* **Excerpt to read**
┄┄┄┄┄┄

Then there are the times where somebody seems genuinely interested in a real answer, and sometimes the outcome of providing that real answer surprises everybody. My wife and I were having Benjamin, a friend from school, over for dinner once when we were still getting to know him, and he asked about what we believed as Orthodox. I handed him a book called The Orthodox Church, written by Timothy Ware, a bishop and a much wiser man than I, saying, “Read this. He says it much better than I’ll ever be able to do.” Three years later, Benjamin is preparing to become a priest.

Truth be told, someone walking into an Orthodox church that’s been around for any length of time will quite possibly feel like they’ve happened upon an archaeological dig. There are icons, candles, and incense everywhere, the liturgy is chanted, the priests wear a lot of vestments and face the altar rather than the people, and so on.

┄┄┄┄┄┄

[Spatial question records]

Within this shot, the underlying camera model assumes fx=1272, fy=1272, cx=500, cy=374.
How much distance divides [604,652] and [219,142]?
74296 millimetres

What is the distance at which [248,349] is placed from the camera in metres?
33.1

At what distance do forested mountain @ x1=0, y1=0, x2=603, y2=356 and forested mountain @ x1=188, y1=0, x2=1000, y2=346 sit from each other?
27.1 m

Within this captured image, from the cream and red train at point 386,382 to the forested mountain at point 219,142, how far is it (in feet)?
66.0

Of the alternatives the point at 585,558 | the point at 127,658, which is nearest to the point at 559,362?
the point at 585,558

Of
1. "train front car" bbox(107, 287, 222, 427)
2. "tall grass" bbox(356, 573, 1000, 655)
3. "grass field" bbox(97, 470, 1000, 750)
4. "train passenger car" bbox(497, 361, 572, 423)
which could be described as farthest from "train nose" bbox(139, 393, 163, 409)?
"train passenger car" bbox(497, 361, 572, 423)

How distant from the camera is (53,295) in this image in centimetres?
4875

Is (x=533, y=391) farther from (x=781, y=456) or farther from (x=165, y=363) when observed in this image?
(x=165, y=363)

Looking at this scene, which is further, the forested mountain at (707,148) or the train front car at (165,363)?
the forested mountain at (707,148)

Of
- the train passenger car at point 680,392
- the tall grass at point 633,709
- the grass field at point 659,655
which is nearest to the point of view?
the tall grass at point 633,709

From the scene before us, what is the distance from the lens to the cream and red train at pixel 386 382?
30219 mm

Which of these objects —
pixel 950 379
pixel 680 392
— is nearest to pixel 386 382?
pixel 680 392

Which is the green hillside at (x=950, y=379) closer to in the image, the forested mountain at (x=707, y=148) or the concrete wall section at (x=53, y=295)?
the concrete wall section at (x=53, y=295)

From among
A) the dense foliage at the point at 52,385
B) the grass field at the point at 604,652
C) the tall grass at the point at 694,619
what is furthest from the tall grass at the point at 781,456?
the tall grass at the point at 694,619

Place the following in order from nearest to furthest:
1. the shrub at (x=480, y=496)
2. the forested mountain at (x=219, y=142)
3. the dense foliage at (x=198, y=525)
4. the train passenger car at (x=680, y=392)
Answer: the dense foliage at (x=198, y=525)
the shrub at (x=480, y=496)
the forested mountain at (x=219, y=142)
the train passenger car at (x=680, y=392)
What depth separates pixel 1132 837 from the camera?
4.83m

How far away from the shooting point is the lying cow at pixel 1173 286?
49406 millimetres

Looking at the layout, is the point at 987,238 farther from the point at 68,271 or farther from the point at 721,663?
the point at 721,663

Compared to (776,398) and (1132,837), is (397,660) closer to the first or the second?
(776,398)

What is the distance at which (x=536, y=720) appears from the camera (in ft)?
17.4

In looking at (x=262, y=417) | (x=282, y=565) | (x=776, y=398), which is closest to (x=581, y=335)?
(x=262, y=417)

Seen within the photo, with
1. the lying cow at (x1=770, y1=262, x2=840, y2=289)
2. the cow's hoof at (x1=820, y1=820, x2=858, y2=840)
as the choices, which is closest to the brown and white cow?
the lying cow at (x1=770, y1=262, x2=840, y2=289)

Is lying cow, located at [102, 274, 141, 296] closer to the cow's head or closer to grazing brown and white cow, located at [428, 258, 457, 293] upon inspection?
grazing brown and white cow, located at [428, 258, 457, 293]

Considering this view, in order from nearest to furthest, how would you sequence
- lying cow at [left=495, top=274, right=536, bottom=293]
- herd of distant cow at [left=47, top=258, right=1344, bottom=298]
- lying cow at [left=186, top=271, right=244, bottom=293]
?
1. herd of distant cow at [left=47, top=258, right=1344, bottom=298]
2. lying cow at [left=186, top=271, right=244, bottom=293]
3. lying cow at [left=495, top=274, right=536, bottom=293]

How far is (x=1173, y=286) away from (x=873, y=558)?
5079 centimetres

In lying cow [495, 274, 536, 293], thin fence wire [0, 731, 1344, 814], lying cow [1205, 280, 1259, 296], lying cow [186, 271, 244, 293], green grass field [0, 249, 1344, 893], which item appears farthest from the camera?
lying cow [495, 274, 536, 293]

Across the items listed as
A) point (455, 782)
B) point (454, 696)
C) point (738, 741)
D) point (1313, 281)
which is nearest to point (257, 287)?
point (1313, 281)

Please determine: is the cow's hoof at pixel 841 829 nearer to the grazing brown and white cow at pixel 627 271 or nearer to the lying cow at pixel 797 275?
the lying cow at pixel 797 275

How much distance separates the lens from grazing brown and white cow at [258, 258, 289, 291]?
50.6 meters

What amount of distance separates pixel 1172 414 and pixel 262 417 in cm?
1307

┄┄┄┄┄┄

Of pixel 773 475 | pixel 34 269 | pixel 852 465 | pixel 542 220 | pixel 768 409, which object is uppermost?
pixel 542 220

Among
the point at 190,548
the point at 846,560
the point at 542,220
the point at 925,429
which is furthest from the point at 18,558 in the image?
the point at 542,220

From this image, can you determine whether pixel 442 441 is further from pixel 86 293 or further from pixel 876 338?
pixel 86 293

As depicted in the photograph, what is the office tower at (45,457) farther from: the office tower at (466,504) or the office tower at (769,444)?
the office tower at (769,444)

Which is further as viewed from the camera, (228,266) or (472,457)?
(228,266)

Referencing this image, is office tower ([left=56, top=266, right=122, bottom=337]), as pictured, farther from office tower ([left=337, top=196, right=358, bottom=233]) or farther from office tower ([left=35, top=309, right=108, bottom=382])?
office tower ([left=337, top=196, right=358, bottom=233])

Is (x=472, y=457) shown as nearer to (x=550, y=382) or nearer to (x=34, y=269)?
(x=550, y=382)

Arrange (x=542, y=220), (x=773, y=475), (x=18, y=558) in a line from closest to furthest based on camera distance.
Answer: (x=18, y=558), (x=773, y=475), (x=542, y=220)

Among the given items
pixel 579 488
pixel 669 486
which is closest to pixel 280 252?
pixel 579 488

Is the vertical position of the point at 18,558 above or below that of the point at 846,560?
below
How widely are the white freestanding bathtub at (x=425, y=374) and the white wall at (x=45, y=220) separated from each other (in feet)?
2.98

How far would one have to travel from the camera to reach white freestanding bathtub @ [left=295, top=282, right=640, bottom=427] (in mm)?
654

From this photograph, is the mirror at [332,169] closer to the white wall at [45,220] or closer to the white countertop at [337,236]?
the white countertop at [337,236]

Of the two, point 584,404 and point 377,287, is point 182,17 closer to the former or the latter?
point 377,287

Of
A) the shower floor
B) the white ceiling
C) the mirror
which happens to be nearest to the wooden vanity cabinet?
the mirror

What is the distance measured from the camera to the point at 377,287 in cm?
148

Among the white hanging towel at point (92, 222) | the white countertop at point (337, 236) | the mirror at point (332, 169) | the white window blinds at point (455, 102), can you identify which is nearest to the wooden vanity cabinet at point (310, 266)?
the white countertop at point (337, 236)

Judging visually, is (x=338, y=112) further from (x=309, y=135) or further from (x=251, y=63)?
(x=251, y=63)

┄┄┄┄┄┄

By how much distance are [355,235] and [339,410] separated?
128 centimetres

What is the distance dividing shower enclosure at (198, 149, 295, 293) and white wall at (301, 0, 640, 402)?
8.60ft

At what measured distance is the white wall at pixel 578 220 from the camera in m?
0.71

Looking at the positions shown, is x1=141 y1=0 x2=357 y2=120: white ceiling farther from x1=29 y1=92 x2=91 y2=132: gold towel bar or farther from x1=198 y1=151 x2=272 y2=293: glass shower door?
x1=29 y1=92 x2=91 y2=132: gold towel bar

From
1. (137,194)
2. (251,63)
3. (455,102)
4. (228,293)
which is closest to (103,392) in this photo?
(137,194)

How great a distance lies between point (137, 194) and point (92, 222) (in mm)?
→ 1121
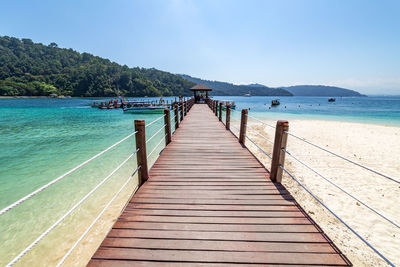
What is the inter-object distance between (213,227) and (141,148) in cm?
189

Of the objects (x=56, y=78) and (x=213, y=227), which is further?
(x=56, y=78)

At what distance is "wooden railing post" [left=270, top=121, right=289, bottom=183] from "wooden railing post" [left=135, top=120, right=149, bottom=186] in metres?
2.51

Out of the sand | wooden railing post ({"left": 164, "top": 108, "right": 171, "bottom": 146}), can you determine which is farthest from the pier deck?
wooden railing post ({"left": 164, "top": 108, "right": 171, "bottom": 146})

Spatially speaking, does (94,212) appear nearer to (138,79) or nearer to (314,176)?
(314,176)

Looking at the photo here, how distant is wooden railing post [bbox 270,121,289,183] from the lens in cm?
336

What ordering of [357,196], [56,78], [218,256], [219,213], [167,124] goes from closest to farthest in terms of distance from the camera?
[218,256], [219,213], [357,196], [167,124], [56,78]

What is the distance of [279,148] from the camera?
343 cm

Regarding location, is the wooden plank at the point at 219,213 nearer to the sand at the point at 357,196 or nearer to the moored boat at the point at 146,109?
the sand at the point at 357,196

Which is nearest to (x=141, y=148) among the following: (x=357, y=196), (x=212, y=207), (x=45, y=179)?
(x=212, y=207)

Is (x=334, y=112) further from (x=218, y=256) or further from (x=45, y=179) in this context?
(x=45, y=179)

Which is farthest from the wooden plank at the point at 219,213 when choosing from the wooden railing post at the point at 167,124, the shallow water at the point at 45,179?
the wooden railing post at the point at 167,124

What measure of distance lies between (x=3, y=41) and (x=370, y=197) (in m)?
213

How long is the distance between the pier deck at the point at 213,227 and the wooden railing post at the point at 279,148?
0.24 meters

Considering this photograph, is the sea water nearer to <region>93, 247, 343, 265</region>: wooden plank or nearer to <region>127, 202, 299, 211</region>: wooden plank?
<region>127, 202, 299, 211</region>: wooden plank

┄┄┄┄┄┄

* **Exercise tasks**
A. Copy word for word the stretch of the passage on Orthodox Christianity from "Truth be told, someone" through "people, and so on.".
B. Summarize the passage on Orthodox Christianity in two sentences.
This data stands apart from the passage on Orthodox Christianity.

* **Expected results**
A.
Truth be told, someone walking into an Orthodox church that’s been around for any length of time will quite possibly feel like they’ve happened upon an archaeological dig. There are icons, candles, and incense everywhere, the liturgy is chanted, the priests wear a lot of vestments and face the altar rather than the people, and so on.

B. When Benjamin, a school friend, asked over dinner what the writer and the writer's wife believed as Orthodox, he was handed Timothy Ware's book The Orthodox Church, and three years later he is preparing to become a priest. Someone walking into a long-established Orthodox church may feel they have come upon an archaeological dig, with icons, candles, and incense everywhere, a chanted liturgy, and priests in many vestments facing the altar rather than the people.